When Om’s mother calls him in from playing in the yard one day he has no idea how his life is about to change! The eleven-year-old boy uses his vivid imagination to cope with, instead of running from, life’s challenges and he needs every ounce of imagination that he can muster to make the best of what comes up. A new friend and new family members help Om through in unexpected ways while he sees the reality of life for a school bully and finds courage and strength in himself that he didn’t even know was there. Om’s life goes from enchanted to exploded and back to enchanted in this profound book that thoughtfully explores diversity, compassion and love.
There remains a lack of positive representation for LGBTQ families and children. The team behind Om the Enchanted: Big World, Little Om wants to change that by showing children what it is like to live in an LGBTQ family or to be different than other children you go to school with.
“I was in a same sex relationship for nine beautiful years,” states Malik. “Our relationship ended not for any lack of love, but because she could no longer handle the discrimination she faced in her community or the disapproval of her family. Our child lost one of his moms and no doubt was confused by the whole situation. All he knew was the two of us and the love that was our family. I don’t want that to happen to any other family or child.”

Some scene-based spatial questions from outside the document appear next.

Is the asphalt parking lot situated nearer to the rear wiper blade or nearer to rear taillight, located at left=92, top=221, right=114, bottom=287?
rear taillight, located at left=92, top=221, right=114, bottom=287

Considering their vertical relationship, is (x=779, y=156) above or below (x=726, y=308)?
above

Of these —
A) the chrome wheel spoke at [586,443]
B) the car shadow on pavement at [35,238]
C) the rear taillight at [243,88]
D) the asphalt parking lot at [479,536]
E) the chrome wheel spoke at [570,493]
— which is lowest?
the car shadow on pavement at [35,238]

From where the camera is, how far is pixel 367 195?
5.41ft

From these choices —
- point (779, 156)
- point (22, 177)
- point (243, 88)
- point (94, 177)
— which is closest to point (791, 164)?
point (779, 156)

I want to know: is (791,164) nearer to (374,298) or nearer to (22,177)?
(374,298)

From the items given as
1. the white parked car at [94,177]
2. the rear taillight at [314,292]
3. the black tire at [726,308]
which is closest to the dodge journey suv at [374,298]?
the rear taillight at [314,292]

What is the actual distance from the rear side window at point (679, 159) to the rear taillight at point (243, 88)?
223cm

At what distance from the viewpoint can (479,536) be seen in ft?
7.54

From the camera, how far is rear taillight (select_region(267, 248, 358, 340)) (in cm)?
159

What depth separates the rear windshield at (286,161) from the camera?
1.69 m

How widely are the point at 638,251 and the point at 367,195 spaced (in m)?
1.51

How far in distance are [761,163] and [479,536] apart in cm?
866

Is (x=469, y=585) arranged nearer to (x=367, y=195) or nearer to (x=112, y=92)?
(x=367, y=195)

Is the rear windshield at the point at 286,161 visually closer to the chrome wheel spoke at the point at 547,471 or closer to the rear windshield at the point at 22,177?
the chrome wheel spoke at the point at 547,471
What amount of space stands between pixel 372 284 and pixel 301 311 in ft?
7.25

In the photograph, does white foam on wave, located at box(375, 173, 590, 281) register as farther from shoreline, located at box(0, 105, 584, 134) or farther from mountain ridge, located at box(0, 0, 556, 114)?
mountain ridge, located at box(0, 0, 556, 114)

Malik says that the world she wants to live in and raise children in doesn’t discriminate when it comes to love or family; a world where everyone’s story has power and importance, where hearts and character are more important than skin color and gender. She believes that begins through representation and community building. Om the Enchanted: Big World, Litte Om shows how wonderful –but sometimes challenging—the lives are for unique families. “It can be a child who has a disability, a refugee family,” she says, “I’m not excluding anyone. I want these kids to see themselves on media in a positive, uplifting way.”